# WHAT THE EXERCISE ASKS:
Copy out every one of the records below word for word, leaving out the pictures.

# INPUT ROWS:
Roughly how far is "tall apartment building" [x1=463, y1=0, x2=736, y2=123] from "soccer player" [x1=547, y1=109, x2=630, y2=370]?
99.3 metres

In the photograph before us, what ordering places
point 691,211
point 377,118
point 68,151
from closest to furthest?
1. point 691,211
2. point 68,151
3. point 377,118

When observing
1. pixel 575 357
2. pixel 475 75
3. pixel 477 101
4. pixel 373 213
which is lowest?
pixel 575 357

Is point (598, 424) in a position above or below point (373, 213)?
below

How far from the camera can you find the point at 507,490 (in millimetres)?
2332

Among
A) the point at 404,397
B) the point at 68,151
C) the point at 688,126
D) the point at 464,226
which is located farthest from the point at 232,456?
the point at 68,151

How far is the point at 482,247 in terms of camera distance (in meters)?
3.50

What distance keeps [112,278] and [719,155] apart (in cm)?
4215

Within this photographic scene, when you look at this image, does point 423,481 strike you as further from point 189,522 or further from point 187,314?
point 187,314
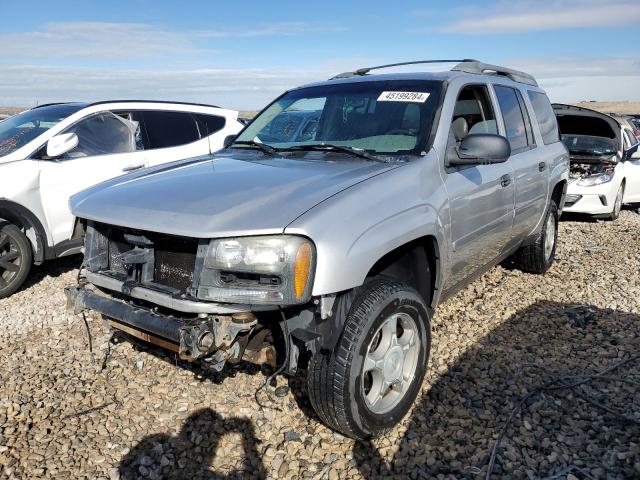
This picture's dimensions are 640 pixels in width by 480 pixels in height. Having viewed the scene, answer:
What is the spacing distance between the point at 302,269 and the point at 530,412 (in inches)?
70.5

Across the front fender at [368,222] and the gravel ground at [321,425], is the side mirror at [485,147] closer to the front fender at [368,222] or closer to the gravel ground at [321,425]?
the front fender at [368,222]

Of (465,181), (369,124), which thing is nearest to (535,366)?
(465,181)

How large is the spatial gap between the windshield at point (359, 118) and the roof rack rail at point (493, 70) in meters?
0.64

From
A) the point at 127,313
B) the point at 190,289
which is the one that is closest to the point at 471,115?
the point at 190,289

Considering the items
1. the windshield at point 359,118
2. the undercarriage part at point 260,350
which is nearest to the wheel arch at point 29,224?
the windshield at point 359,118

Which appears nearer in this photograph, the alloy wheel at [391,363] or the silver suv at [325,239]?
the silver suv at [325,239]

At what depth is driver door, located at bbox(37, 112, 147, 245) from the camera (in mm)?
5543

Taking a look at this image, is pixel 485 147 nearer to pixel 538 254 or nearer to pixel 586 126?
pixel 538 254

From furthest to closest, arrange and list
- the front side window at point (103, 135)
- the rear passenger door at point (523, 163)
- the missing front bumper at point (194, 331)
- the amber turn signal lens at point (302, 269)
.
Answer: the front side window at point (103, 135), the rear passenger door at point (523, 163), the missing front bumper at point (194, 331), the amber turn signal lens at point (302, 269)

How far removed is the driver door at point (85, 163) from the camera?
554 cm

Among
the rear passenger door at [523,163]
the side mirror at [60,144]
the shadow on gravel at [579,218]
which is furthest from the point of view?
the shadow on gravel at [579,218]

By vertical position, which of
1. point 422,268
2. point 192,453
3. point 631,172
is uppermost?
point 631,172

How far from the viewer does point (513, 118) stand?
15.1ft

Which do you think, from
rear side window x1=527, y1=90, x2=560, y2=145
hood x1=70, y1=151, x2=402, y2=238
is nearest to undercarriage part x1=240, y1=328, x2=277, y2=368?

# FINAL ANSWER:
Roughly how far is "tall apartment building" [x1=463, y1=0, x2=736, y2=123] from "soccer player" [x1=547, y1=109, x2=630, y2=370]?
99.3 metres

In the photograph before us, what ordering places
point 691,211
point 377,118
point 68,151
from closest to furthest?
1. point 691,211
2. point 68,151
3. point 377,118

When observing
1. pixel 575 357
2. pixel 475 75
3. pixel 477 101
4. pixel 373 213
which is lowest?
pixel 575 357

Is point (598, 424) in a position above or below point (373, 213)?
below

How far from the camera can you find the point at 507,490 (in millimetres)?
2332

Among
A) the point at 404,397
B) the point at 68,151
C) the point at 688,126
D) the point at 464,226
which is located farthest from the point at 232,456?
the point at 68,151

How far is the point at 482,247 in terms of camera distance (in meters)?
3.50

What distance keeps [112,278] and [719,155] apart (in cm)?
4215

Within this photographic scene, when you look at this image, does point 423,481 strike you as further from point 189,522 or further from point 187,314?
point 187,314
This picture's dimensions are 640 pixels in width by 480 pixels in height. Having viewed the scene, answer:
What is the spacing distance between the point at 302,269 and the point at 530,412 (in inches)?
70.5

Across the front fender at [368,222] and the gravel ground at [321,425], is the side mirror at [485,147] closer to the front fender at [368,222] or closer to the gravel ground at [321,425]?
the front fender at [368,222]

Of (465,181), (369,124), which thing is nearest to (535,366)?
(465,181)

How large is the spatial gap between the windshield at point (359, 118) and the roof rack rail at point (493, 70) in meters?
0.64

From
A) the point at 127,313
B) the point at 190,289
which is the one that is closest to the point at 471,115?
the point at 190,289

Considering the items
1. the windshield at point 359,118
2. the undercarriage part at point 260,350
which is nearest to the wheel arch at point 29,224?
the windshield at point 359,118

Which appears nearer in this photograph, the alloy wheel at [391,363] or the silver suv at [325,239]?
the silver suv at [325,239]

At what depth is driver door, located at bbox(37, 112, 147, 245) from the camera (in mm)?
5543

Taking a look at this image, is pixel 485 147 nearer to pixel 538 254 or nearer to pixel 586 126?
pixel 538 254

From furthest to closest, arrange and list
- the front side window at point (103, 135)
- the rear passenger door at point (523, 163)
- the missing front bumper at point (194, 331)
- the amber turn signal lens at point (302, 269)
.
Answer: the front side window at point (103, 135), the rear passenger door at point (523, 163), the missing front bumper at point (194, 331), the amber turn signal lens at point (302, 269)

How far removed is the driver door at point (85, 163) from the camera?
554 cm

Among
the rear passenger door at [523,163]
the side mirror at [60,144]
the shadow on gravel at [579,218]
which is furthest from the point of view?
the shadow on gravel at [579,218]

By vertical position, which of
1. point 422,268
2. point 192,453
3. point 631,172
is uppermost?
point 631,172

How far from the viewer does point (513, 118) stand?
15.1ft

Which do you think, from
rear side window x1=527, y1=90, x2=560, y2=145
hood x1=70, y1=151, x2=402, y2=238
is nearest to undercarriage part x1=240, y1=328, x2=277, y2=368?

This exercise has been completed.